Chicago White Sox – No. 77
- Shortstop / Coach
- Born: August 15, 1991 (age 34) Arden, North Carolina
- Bats: SwitchThrows: Right

= Joel McKeithan =

American baseball coach (born 1991)

Joel Michael McKeithan (born August 15, 1991) is an American professional baseball coach. He is the assistant hitting coach for the Chicago White Sox and was the former primary hitting coach for Cincinnati Reds of Major League Baseball. He is married to Rachel McKeithan, formally Rachel Rolband.

==Career==
McKeithan graduated from T. C. Roberson High School in Asheville, North Carolina. He enrolled at Vanderbilt University and played college baseball for the Vanderbilt Commodores. In the summer of 2013, he played for the Newport Gulls in the New England Collegiate Baseball League and was named an all-star. He transferred to North Carolina State University and finished his college baseball career with the NC State Wolfpack.

In 2019, McKeithan served as a minor league hitting coach for the Williamsport Crosscutters, a farm team in the Philadelphia Phillies organization. He was the minor league hitting coordinator for the Detroit Tigers for the 2021 season.

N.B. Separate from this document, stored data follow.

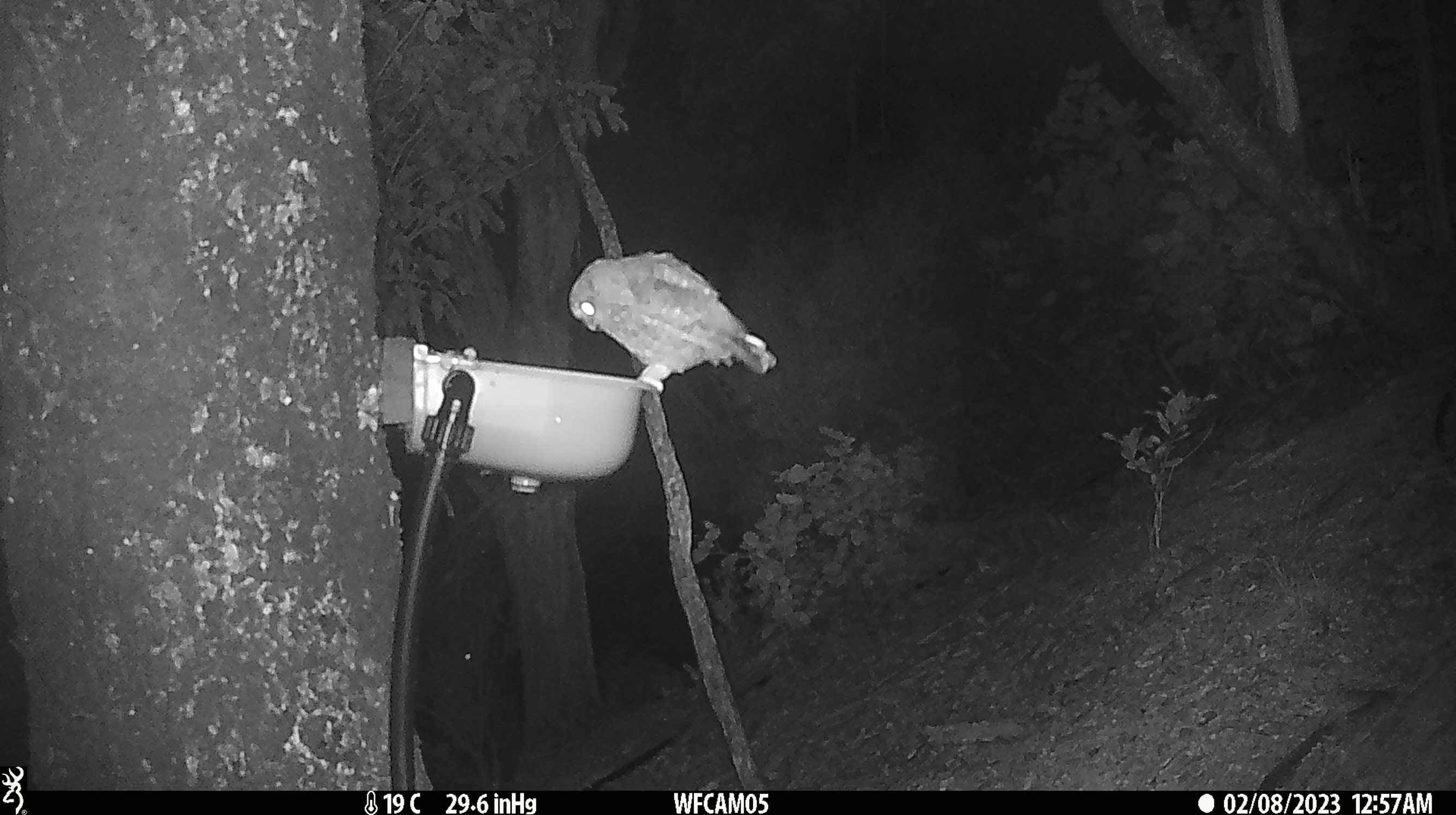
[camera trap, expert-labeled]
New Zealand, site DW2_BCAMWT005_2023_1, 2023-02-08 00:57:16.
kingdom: Animalia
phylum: Chordata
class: Aves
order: Strigiformes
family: Strigidae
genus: Ninox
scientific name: Ninox novaeseelandiae novaeseelandiae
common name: morepork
Morepork (Ninox novaeseelandiae novaeseelandiae).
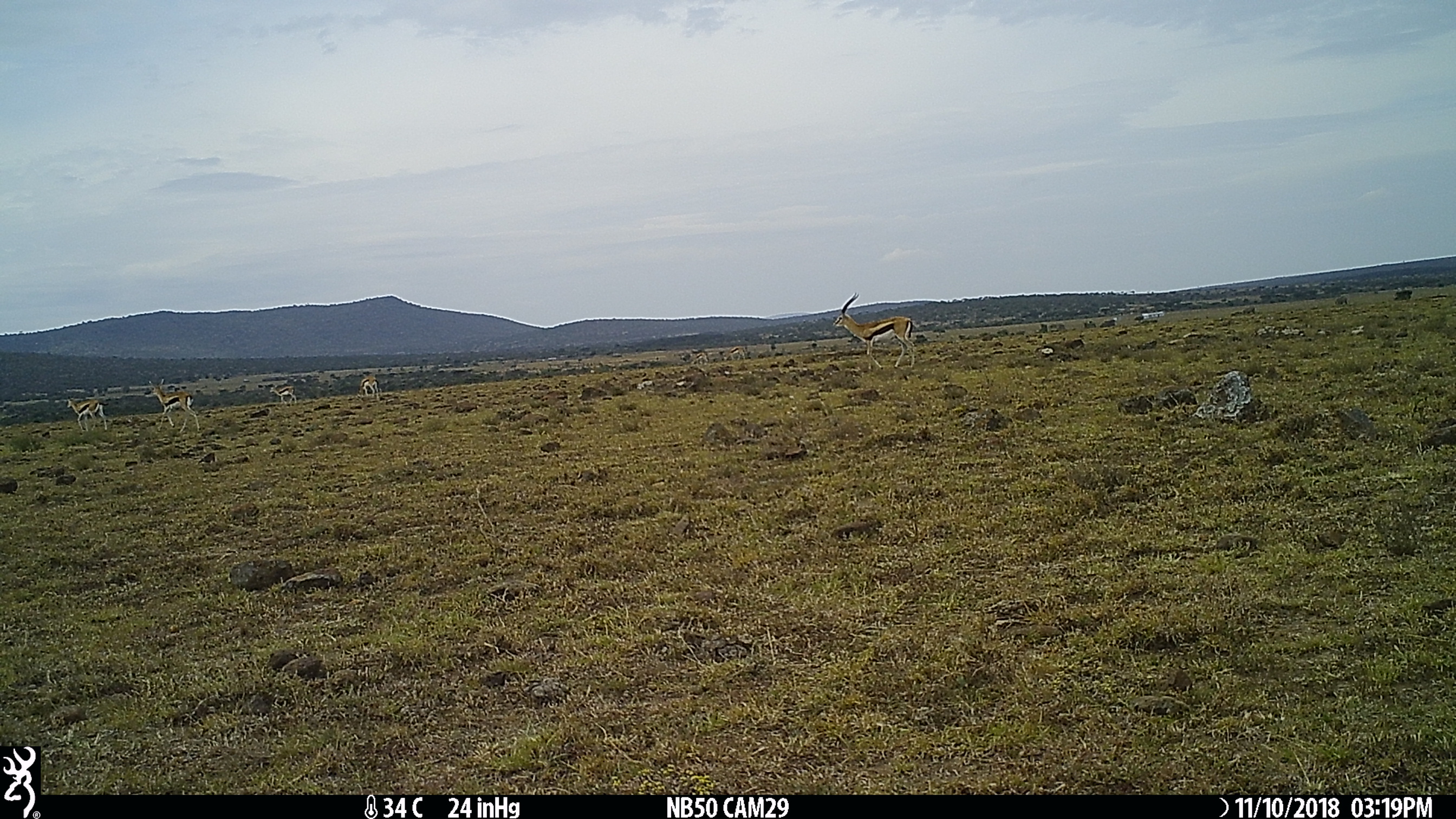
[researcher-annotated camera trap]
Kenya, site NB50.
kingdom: Animalia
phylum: Chordata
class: Mammalia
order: Artiodactyla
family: Bovidae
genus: Eudorcas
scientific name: Eudorcas thomsonii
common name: thomon's gazelle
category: gazelle thomsons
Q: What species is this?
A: Gazelle thomsons (thomon's gazelle) (Eudorcas thomsonii).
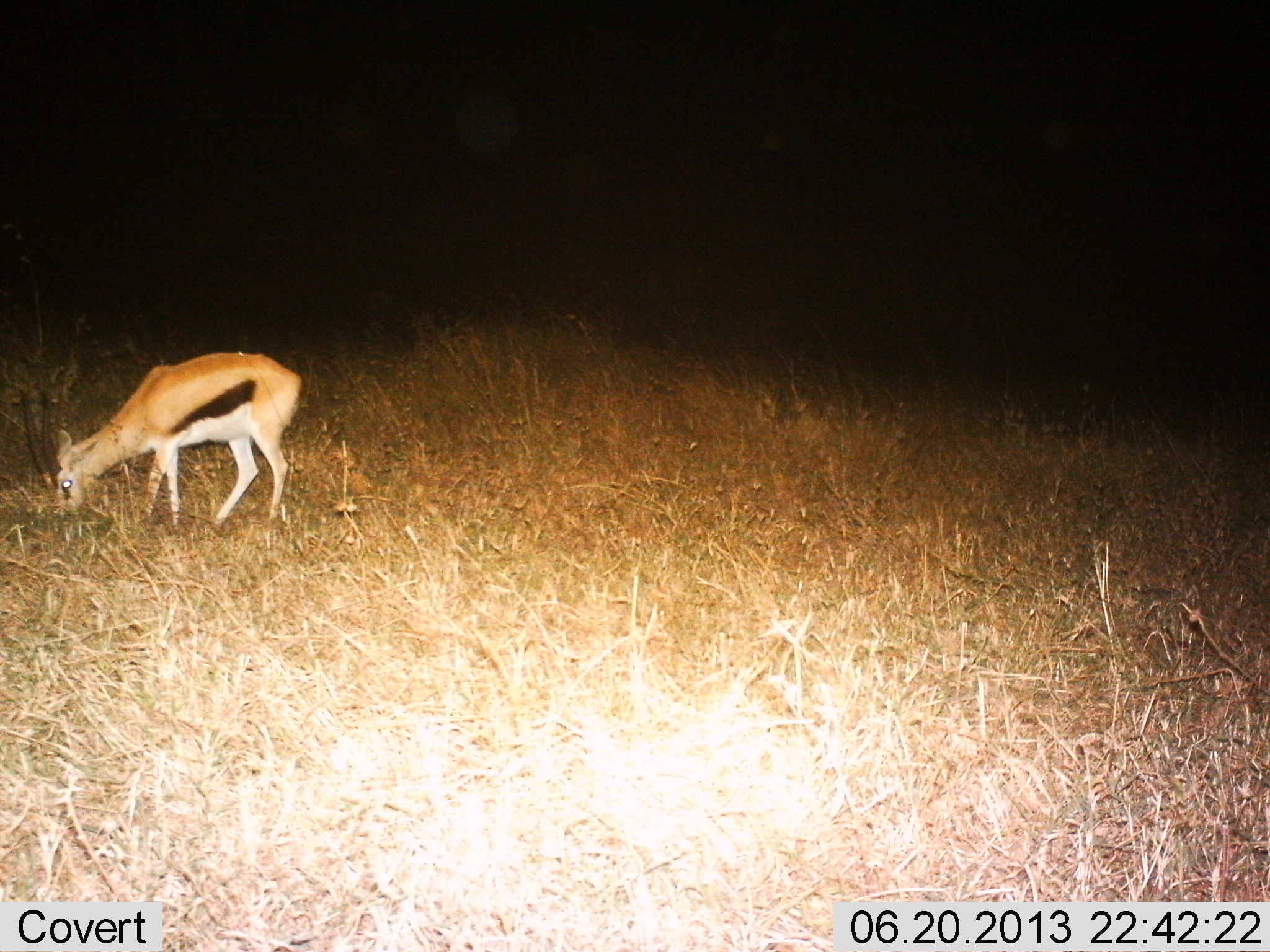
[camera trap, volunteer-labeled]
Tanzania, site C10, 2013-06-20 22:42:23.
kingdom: Animalia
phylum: Chordata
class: Mammalia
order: Artiodactyla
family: Bovidae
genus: Eudorcas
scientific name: Eudorcas thomsonii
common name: thomson's gazelle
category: gazellethomsons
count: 1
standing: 4%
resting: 0%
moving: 0%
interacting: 0%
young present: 15%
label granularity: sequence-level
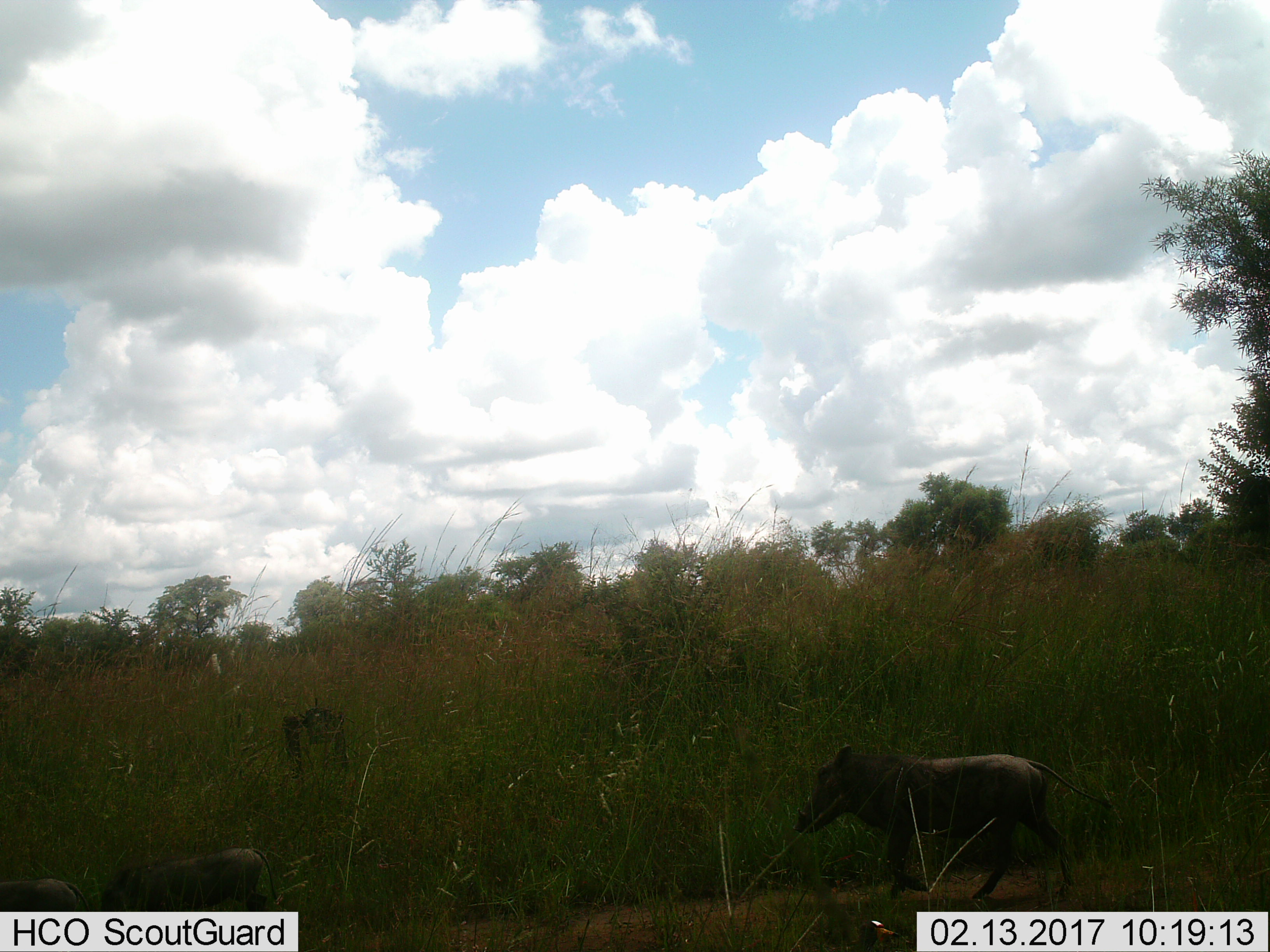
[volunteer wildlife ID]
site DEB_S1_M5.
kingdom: Animalia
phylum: Chordata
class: Mammalia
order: Artiodactyla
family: Suidae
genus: Phacochoerus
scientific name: Phacochoerus africanus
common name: warthog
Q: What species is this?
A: Warthog (Phacochoerus africanus).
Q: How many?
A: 3.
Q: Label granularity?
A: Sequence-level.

After the 2021 season, the Cincinnati Reds hired McKeithan to their major league coaching staff as their assistant hitting coach. On November 29, 2022, the Reds promoted McKeithan to be their primary hitting coach for the 2023 season.

==Personal life==
His great-uncle, Tim McKeithan, pitched in MLB. His grandfather, Jerry Sr., played in the minor leagues, while his father played college baseball for NC State and UNC Charlotte. His brother, also named Tim, is a coach for the Pittsburgh Pirates organization, and his other brother, Aaron, plays in the minor leagues for the Cardinals organization.